Matt Fox is director of recruiting and marketing for Western New England College, where summer enrollment has also held steady over the past few years. “We saw a significant spike in the summer of 2008, but since that time it has leveled out, and there has not been as much interest,” he said. “We feel it is due to the economy. Students are looking for more economical options. In the past, we had visiting students picking up courses, but we didn’t see the numbers last year.”
However, the school has six accelerated degree programs, which adult learners find attractive. The courses offer a mix of face-to-face, online, and hybrid courses, and adults like them because they have the ability to mix and match. “Some students prefer to take math courses face to face, especially if they have not been in school for some time,” Fox said.
But overall, there in an increasing trend toward spending a year or two at a community college and transferring the credits. “A lot of it is related to the cost of education; we do give discount tuition for part-time students, but the reality is that community colleges provide great opportunities,” he explained.

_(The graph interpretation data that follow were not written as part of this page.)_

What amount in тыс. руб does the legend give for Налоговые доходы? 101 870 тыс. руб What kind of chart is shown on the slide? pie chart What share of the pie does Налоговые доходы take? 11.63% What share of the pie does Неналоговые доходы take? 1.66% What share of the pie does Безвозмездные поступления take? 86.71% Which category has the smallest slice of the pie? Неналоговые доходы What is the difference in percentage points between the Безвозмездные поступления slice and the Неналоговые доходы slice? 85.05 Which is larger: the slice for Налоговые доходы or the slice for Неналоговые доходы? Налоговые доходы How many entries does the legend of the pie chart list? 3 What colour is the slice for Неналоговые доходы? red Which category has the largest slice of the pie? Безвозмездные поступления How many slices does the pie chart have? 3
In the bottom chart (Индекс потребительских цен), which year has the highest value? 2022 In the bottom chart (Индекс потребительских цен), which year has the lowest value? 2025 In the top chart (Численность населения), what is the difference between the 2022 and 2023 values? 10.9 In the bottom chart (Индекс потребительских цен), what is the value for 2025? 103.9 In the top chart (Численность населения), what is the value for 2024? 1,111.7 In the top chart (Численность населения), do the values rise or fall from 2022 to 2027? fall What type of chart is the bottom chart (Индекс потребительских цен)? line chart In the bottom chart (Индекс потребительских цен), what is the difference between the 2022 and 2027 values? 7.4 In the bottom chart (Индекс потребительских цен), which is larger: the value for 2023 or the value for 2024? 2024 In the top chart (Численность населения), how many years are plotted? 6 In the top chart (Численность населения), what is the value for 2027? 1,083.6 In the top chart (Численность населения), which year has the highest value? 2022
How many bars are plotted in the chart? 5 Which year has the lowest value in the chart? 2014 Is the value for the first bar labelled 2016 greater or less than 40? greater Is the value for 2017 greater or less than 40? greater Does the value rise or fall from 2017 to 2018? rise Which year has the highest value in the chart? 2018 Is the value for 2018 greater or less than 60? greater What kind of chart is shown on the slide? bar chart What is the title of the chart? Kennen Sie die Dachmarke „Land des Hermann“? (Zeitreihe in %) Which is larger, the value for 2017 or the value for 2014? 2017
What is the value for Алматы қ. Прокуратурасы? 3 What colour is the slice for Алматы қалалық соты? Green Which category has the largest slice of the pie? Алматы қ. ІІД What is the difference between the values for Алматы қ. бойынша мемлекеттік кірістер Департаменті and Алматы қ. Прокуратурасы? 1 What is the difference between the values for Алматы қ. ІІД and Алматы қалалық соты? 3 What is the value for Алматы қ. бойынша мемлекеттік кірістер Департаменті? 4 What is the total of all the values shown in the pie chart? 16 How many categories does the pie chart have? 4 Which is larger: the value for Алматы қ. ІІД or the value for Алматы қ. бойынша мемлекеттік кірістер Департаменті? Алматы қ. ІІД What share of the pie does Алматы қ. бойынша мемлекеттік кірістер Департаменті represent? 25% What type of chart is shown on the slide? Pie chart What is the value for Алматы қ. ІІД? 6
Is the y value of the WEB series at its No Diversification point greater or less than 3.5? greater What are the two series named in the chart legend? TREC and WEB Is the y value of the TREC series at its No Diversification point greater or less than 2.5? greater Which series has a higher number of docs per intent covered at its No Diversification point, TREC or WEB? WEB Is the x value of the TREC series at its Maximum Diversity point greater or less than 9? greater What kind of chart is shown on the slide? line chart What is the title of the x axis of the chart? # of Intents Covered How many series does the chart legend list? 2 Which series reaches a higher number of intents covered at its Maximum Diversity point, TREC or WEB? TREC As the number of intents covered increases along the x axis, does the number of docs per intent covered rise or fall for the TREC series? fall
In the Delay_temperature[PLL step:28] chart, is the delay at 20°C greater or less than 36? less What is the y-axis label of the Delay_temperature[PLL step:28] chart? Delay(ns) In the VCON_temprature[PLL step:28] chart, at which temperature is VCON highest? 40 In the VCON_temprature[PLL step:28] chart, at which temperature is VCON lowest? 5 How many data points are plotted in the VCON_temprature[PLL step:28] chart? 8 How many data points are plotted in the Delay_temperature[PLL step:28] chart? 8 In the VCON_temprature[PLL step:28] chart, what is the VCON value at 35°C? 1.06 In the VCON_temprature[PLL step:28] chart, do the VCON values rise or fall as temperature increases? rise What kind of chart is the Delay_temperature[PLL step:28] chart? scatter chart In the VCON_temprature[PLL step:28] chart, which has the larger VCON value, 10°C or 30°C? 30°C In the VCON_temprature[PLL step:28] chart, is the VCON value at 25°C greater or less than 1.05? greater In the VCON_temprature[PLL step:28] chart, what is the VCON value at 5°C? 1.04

WNEC has seen an uptick in interest from adults who are thinking about returning to school. “They figure, if the economy takes a downturn again, more education will make them more employable,” Fox said, but most have a “wait-and-see mentality” because they don’t want to incur more debt. “If anything is changing, it’s that we are offering more and more online courses as people prefer them.”
The bottom line is that the demand for summer courses has risen. The economy and changing lifestyles are leading savvy consumers to meet their needs in a cost-effective and convenient manner, and those lazy, hazy days of summer have all but disappeared.